In Vietnam hat sich Thich Minh Tue damit eine riesige Fangemeinde erschaffen. Wo immer er auftaucht, wird er von Hunderten Anhängern umringt. Mehrfach kam es vor, dass Menschen kollabierten – wahrscheinlich weniger aus Verzückung, sondern weil sie unter der sengenden Sonne einen Hitzschlag bekommen hatten. Im vergangenen Jahr schritten deswegen sogar die vietnamesischen Behörden ein. Wegen des großen Andrangs kam es Berichten zufolge zu Verkehrsbehinderungen und zunehmenden Sorgen um die öffentliche Ordnung.

Für kurze Zeit war Thich Minh Tue komplett aus der Öffentlichkeit verschwunden. Seinen Mythos nährte dies umso mehr. Mittlerweile gibt es sogar einen regelrechten Devotionalienhandel rund um seine Person – bei Amazon werden T-Shirts mit seinem Konterfei verkauft, beim Onlinehändler Etsy kleine Statuen für knapp 50 Euro, die sich Anhänger auch in Deutschland auf das Armaturenbrett ihres Autos kleben können.
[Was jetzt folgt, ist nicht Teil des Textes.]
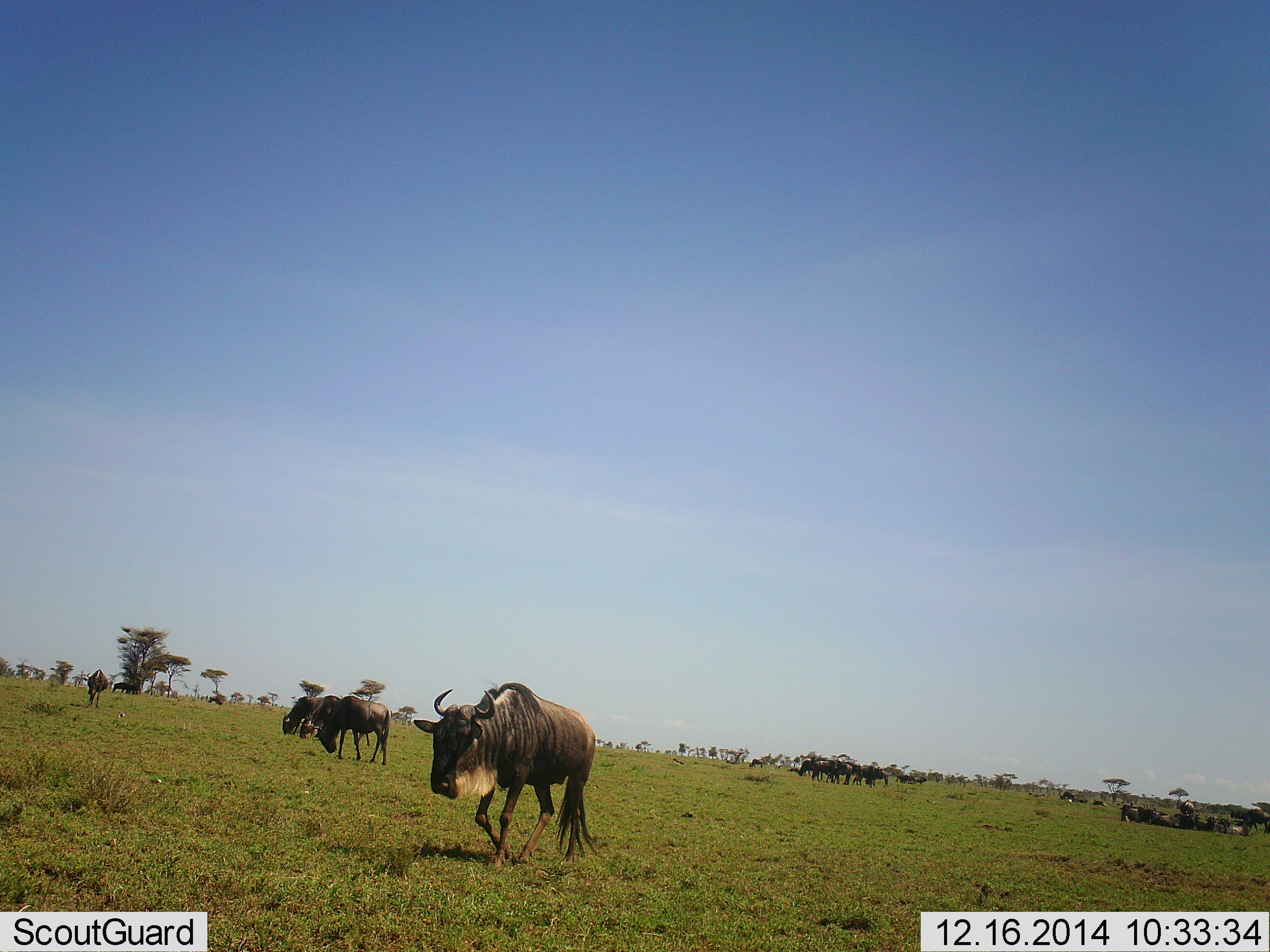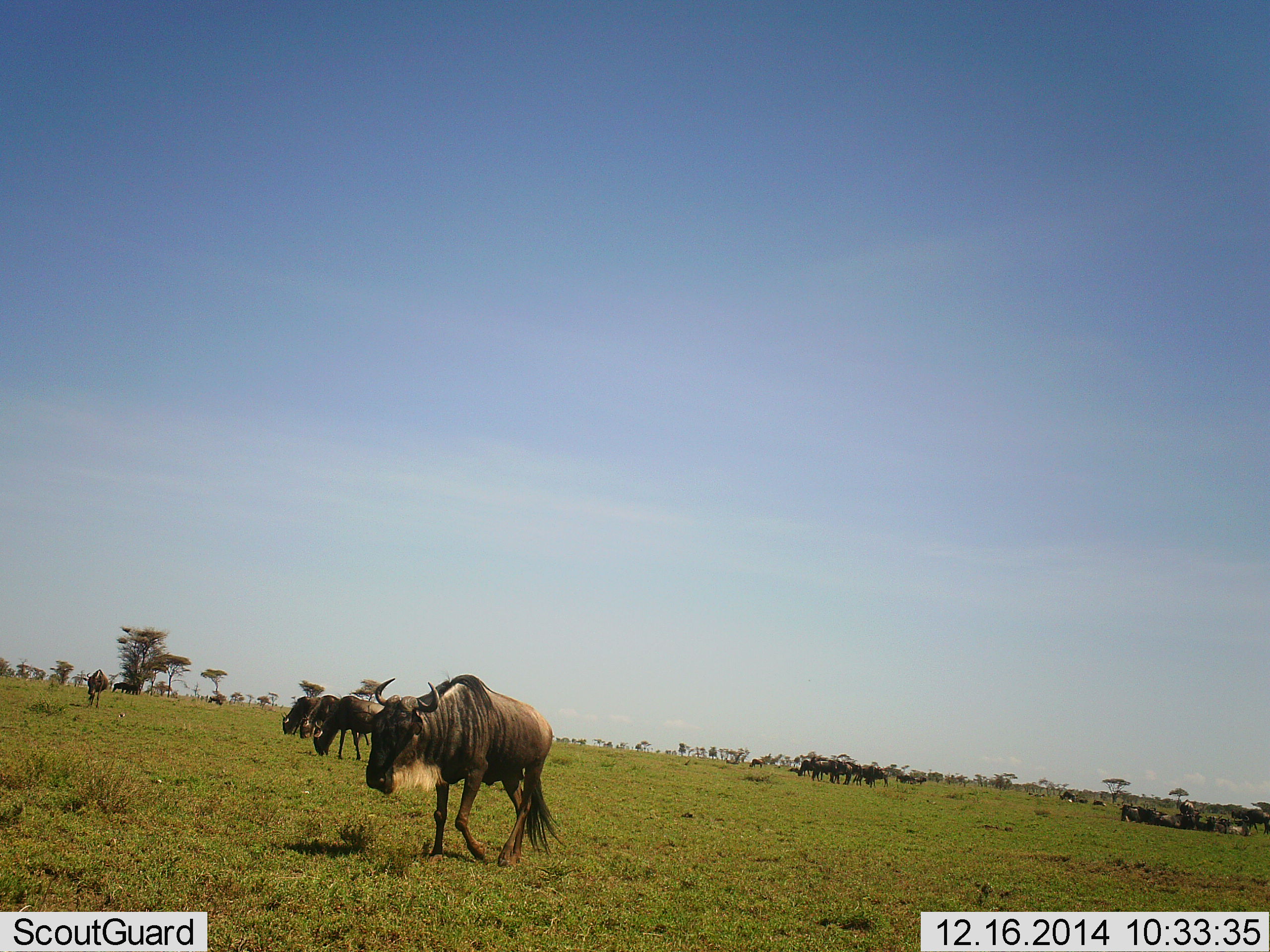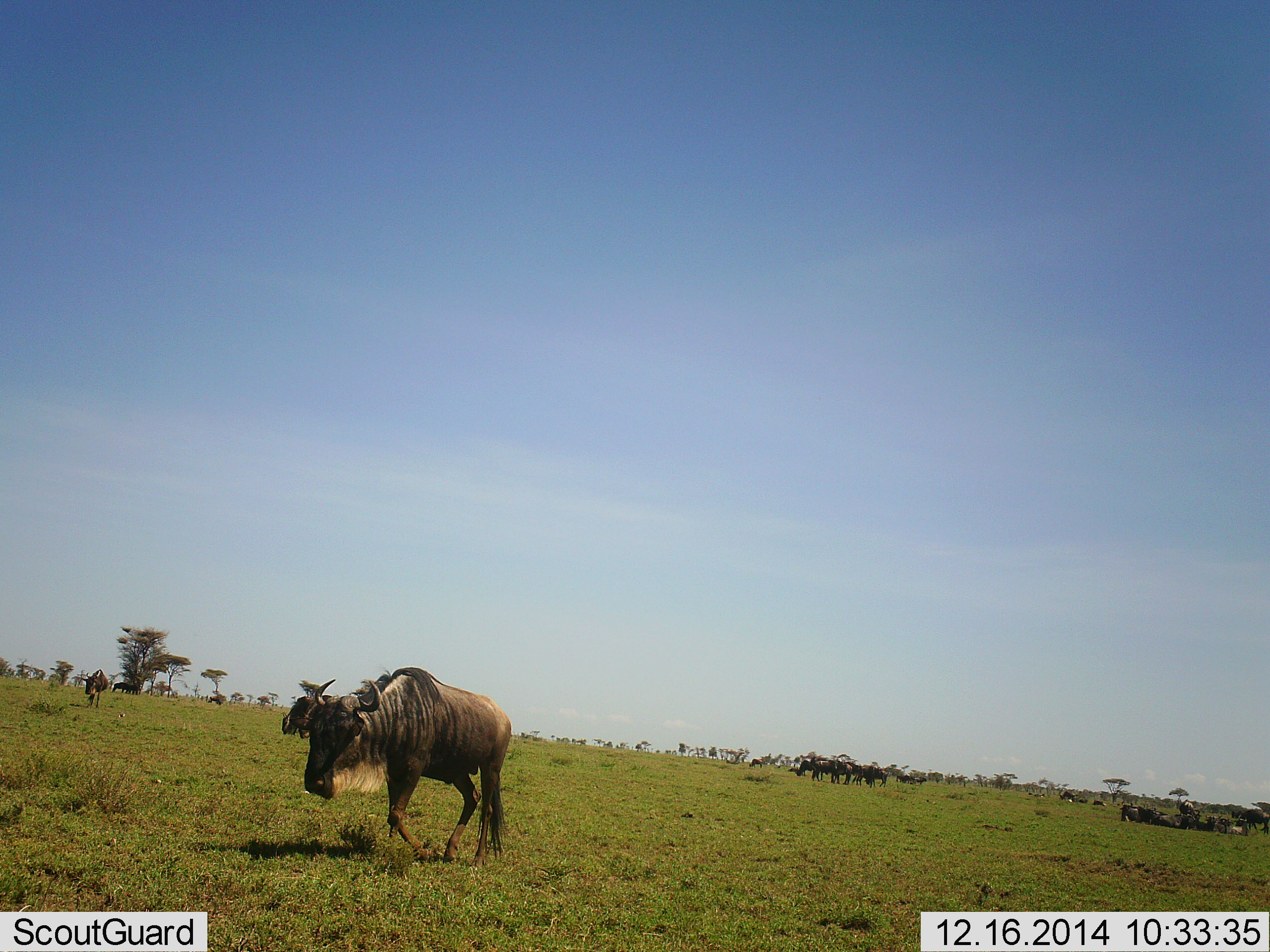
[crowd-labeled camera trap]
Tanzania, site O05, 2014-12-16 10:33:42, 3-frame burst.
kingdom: Animalia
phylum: Chordata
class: Mammalia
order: Artiodactyla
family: Bovidae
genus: Connochaetes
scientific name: Connochaetes taurinus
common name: blue wildebeest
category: wildebeest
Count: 11-50.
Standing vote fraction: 80%.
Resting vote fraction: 70%.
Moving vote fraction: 100%.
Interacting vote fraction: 10%.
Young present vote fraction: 0%.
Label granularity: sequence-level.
Pilgerreise von vietnamesischem Mönch
Thich Minh Tue (Dritter von links) mit Begleitern kurz vor seinem Grenzübertritt nach Laos © DPA Images | Nguyen Thai Tam

Jüngst hat Thich Minh Tue auf seiner fast 3000 Kilometer langen Barfußreise Thailand erreicht. Er schläft auch dort in freier Natur und natürlich weiter im Sitzen. „Wenn ich sehr müde bin, lehne ich mich an einen Baum oder eine Wand“, sagt er. Als Nächstes will er das Krisenland Myanmar durchqueren – jedoch ist nicht sicher, ob die dortigen Behörden dies genehmigen. Das frühere Birma versinkt seit einem Putsch 2021 in Chaos und Gewalt.

Einer seiner Begleiter, der 58-jährige Doan Van Bau, sagte der Deutschen Presse-Agentur, er sei tief beeindruckt von der Demut des Mönchs. „Während der Reise mit Meister Thich Minh Tue habe ich gesehen, wie er sich strikt an die buddhistischen Gebote hält, bescheiden und geduldig ist und dabei enormes Mitgefühl und große Weisheit besitzt.“ Voraussichtlich im Mai will Tue Indien erreichen.